I’m going to ruin this book for you. Are you ready? The husband did it. Rachel’s ex-husband, who is currently married to Anna and sleeping with/murdered Megan. Write it on your hand if you need to: divorced Rachel, married to Anna, killed Megan.

It had me guessing up until maybe the last 20 pages, so it’s nothing if not compelling, but it did leave me ever-so-faintly disappointed; I guess I was kinda hoping for milquetoast Anna to turn out to be a murderous monster, or for the ghost of Megan’s dead baby (oh yeah: Megan has a dead baby, write that down) to have come back for revenge, because those are the kind of books I like best. But all in all, this is a very tightly composed little mystery, hard to put down but easy to never pick up again once you’re finished. To describe it in one word: Satisfying.

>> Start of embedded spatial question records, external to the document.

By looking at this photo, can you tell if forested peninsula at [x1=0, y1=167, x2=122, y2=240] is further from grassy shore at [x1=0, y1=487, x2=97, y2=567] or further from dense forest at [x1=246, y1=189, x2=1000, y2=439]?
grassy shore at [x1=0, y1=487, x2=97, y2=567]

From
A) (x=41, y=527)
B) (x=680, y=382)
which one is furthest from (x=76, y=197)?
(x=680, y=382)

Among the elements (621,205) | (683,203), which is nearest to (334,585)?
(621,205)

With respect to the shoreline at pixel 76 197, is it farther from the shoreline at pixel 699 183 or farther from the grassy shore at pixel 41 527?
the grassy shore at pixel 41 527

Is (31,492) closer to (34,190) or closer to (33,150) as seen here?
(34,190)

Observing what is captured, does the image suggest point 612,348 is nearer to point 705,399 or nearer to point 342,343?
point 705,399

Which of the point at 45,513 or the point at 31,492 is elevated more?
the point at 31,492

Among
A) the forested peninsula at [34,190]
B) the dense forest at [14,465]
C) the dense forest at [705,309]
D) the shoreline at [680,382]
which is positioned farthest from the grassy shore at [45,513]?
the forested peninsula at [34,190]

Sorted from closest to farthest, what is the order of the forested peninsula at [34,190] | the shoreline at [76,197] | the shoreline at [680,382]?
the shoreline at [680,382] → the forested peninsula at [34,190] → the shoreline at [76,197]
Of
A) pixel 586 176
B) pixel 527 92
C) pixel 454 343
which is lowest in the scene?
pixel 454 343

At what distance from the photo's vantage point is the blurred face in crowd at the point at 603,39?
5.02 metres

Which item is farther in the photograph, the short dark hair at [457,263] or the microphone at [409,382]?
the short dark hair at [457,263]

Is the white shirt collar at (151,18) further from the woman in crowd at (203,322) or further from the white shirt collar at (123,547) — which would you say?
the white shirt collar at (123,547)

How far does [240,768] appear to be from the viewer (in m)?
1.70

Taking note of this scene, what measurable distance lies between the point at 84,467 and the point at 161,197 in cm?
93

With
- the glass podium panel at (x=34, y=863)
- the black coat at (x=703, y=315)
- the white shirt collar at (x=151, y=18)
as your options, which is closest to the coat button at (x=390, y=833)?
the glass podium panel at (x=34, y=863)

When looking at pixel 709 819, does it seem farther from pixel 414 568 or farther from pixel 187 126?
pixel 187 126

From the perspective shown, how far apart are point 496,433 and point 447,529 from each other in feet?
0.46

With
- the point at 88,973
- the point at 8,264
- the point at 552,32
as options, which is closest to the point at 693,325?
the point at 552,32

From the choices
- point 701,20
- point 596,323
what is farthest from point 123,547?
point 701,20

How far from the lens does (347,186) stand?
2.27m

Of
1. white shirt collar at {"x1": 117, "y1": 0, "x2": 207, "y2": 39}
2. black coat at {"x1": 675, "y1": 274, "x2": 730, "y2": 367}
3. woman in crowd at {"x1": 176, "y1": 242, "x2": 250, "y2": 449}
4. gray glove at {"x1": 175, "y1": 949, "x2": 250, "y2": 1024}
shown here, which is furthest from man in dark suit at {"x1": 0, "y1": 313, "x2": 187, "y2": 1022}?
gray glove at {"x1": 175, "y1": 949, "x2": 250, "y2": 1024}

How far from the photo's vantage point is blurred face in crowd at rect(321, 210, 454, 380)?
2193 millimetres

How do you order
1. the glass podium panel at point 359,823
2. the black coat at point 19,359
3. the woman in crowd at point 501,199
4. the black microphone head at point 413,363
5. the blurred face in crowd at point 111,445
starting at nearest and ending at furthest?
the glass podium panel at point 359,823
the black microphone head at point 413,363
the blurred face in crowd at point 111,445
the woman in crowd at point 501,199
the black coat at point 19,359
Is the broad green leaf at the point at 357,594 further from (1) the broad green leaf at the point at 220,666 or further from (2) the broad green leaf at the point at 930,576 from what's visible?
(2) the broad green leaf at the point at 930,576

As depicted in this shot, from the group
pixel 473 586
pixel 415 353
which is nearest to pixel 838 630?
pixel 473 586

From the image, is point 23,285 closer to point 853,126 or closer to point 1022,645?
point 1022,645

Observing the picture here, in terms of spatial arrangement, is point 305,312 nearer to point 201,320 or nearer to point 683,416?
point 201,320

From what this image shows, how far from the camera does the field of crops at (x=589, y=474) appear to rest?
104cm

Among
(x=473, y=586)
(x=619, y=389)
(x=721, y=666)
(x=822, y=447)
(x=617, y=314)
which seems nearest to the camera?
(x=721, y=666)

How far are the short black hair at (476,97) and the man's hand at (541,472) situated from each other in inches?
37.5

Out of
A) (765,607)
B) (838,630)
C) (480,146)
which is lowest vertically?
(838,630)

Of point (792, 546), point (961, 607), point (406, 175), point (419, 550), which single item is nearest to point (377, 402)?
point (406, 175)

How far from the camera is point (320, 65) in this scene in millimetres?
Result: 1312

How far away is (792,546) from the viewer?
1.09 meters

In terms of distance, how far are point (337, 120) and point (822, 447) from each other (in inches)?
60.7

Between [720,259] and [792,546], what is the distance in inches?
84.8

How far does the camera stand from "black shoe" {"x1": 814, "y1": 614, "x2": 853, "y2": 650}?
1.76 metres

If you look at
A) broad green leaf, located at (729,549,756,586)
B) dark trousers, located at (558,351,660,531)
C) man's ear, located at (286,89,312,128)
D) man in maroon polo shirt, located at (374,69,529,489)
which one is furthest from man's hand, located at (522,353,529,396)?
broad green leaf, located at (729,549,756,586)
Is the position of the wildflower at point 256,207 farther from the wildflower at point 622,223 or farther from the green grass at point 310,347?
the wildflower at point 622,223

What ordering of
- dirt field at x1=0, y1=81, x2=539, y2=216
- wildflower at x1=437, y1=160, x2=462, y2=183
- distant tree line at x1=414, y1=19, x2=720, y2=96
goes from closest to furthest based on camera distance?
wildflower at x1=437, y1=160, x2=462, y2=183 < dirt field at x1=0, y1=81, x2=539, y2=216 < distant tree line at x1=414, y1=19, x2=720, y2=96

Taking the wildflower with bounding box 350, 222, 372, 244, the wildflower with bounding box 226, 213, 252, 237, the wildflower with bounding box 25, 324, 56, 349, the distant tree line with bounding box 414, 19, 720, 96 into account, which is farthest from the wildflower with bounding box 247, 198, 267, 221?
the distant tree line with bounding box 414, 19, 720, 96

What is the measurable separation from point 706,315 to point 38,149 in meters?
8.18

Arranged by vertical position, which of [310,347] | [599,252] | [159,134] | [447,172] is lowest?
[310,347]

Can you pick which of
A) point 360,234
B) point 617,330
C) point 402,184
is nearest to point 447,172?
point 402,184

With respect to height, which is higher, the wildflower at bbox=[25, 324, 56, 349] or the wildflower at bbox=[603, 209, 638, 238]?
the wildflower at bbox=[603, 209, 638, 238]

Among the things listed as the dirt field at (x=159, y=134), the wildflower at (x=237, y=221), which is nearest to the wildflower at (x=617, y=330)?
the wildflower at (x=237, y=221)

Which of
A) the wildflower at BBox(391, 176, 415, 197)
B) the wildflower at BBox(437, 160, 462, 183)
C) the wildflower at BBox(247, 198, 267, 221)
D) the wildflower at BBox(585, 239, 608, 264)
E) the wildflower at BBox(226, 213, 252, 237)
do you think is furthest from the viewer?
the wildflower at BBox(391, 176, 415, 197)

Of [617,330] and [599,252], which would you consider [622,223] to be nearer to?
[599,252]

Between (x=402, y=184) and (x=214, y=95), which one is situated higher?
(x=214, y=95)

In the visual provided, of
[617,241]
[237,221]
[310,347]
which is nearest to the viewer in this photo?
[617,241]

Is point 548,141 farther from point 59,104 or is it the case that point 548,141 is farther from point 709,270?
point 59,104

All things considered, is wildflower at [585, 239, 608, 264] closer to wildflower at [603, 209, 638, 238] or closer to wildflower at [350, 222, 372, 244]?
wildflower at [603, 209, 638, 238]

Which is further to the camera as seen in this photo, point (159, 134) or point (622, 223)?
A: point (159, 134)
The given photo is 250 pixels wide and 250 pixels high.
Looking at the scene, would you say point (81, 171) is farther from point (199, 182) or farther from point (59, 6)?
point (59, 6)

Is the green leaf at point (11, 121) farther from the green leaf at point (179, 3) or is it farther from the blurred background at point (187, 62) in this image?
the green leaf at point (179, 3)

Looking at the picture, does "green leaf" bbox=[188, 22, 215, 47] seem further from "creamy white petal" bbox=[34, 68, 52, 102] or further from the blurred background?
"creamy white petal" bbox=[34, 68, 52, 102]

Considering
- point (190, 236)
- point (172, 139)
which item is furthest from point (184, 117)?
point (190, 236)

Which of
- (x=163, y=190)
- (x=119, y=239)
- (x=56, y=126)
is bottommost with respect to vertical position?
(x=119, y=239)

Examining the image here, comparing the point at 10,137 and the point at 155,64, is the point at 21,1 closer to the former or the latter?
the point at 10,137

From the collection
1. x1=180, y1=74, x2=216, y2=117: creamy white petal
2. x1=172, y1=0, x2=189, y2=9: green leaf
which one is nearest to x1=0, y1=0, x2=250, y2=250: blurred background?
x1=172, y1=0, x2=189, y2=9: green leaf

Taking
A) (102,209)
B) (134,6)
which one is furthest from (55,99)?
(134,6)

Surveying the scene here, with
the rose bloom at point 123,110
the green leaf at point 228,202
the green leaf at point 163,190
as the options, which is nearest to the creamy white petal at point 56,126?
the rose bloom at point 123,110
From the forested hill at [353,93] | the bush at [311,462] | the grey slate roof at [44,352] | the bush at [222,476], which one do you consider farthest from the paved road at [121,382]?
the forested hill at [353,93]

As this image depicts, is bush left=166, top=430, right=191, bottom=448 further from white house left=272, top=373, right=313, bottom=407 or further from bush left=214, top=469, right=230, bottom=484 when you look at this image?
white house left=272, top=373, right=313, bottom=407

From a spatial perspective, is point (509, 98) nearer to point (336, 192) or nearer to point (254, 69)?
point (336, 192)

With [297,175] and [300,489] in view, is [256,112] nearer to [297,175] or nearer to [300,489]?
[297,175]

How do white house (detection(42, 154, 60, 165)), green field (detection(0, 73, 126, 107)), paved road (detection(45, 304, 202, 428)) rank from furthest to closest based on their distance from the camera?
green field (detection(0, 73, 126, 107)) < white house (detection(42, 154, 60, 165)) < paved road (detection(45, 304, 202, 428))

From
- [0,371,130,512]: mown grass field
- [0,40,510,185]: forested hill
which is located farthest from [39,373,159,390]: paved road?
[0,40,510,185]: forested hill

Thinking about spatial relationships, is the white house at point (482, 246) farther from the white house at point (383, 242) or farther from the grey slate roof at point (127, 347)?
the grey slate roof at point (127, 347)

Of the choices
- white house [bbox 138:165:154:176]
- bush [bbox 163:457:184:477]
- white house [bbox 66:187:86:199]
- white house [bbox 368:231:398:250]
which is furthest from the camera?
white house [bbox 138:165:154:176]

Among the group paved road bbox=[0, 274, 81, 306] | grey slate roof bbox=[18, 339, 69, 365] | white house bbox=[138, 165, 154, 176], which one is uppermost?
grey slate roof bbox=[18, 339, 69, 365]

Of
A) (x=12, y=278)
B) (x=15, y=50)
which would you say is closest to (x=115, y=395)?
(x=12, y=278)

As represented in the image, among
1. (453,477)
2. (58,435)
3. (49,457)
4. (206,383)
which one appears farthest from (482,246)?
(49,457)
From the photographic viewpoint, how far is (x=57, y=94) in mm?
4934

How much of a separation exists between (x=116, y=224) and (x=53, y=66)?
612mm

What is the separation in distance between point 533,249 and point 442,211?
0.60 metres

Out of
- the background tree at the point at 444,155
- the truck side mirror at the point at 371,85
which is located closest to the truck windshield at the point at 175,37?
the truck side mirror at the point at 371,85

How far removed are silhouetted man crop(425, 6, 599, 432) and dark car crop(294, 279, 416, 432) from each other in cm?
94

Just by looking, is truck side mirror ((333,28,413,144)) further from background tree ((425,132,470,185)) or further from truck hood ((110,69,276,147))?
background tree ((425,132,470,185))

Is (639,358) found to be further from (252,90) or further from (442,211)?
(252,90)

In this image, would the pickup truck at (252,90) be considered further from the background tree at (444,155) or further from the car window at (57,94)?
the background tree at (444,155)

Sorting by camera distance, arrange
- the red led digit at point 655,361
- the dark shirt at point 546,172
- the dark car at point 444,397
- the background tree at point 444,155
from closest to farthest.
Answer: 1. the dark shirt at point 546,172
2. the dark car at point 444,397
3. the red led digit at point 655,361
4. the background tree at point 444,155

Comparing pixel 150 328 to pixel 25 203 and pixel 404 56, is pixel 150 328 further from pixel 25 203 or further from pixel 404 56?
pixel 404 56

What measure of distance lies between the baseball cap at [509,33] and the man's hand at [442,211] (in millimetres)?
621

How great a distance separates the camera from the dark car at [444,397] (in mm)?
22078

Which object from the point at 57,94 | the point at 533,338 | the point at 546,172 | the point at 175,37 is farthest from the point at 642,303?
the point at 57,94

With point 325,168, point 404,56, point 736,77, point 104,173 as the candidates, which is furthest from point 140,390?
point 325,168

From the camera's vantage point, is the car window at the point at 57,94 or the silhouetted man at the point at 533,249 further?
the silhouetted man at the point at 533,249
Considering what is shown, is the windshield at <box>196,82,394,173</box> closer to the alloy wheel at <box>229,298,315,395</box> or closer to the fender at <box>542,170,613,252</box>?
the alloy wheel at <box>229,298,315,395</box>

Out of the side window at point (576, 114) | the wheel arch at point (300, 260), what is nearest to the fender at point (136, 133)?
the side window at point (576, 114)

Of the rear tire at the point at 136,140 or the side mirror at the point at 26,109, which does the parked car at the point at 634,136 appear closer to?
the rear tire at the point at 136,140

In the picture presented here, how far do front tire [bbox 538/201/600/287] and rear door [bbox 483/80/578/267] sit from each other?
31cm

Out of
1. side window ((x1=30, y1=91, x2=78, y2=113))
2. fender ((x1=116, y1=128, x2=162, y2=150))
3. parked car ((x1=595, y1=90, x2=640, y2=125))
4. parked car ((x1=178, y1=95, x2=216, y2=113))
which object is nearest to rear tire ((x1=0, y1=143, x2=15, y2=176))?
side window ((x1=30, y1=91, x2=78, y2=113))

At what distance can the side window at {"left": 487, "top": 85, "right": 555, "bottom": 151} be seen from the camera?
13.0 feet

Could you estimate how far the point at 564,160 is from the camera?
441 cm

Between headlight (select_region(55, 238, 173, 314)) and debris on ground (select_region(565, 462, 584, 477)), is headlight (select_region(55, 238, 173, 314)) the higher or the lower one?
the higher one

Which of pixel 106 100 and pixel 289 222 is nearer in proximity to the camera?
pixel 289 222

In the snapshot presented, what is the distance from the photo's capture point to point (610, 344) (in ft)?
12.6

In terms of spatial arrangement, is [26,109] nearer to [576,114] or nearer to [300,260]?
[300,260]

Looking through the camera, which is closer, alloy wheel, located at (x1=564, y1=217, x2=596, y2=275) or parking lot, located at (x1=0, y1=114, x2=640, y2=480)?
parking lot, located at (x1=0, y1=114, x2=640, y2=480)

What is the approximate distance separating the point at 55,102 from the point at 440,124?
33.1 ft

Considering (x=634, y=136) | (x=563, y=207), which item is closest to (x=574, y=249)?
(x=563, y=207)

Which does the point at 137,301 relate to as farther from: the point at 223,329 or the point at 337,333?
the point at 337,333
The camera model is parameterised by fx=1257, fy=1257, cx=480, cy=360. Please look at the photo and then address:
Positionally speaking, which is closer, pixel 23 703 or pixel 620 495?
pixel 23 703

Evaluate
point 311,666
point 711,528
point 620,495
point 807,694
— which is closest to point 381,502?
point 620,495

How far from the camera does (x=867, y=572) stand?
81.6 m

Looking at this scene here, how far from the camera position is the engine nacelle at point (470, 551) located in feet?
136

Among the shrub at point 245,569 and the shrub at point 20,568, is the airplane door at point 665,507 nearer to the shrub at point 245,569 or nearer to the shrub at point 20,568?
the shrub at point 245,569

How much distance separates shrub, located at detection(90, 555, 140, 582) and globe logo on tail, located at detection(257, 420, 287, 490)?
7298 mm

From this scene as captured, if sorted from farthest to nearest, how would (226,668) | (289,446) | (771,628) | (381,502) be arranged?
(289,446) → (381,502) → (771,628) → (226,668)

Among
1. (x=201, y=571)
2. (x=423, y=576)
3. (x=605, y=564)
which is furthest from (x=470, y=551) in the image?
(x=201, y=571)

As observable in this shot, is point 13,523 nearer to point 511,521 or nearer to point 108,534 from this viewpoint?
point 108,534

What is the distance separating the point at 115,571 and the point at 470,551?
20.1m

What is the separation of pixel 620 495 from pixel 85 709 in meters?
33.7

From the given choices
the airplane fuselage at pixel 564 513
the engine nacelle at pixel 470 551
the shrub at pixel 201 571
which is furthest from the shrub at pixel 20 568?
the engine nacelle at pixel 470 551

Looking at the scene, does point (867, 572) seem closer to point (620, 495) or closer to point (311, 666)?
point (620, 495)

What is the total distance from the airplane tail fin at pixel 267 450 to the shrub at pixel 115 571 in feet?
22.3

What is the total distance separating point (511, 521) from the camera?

If you totally meant to read this one but your busy social schedule is preventing you from getting to it any time over the next month, I’ve got your talking points covered. Your book club friends will never know you didn’t even buy a copy. (It still isn’t in paperback, and who has $23 to spend on something that takes less than a day to read? Please.)

 -The husband did it, of course. Then he gets a corkscrew to the neck. Who in your life would you like to stick a corkscrew into?

-He was gaslighting her into thinking she was a violent drunk, but he was actually the violent one and she just got blackout drunk a lot. Talk about times that you’ve been gaslighted/blackout drunk/both.

-The therapist was a red herring. Is your therapist a red herring?

– The book is told from the point of view of a series of unreliable narrators. If you were your own unreliable narrator, what parts of your life would you leave out? (I’ll share mine: that bullshit Pret a Manger breakfast sandwich I ate yesterday. That sweaty excuse for a brioche cost a larcenous five dollars and I’m ashamed of it. Also I would have gone to a different college.)

Et voila, you are the star of book group. The above should be enough for fifteen minutes or so of intelligent conversation, at which point you can spread conspiracy theories about the Boston Olympics bid and “accidentally” open a bottle of wine your hostess was saving for a special occasion.

*No one in my book club had heard of this. Have you heard of this?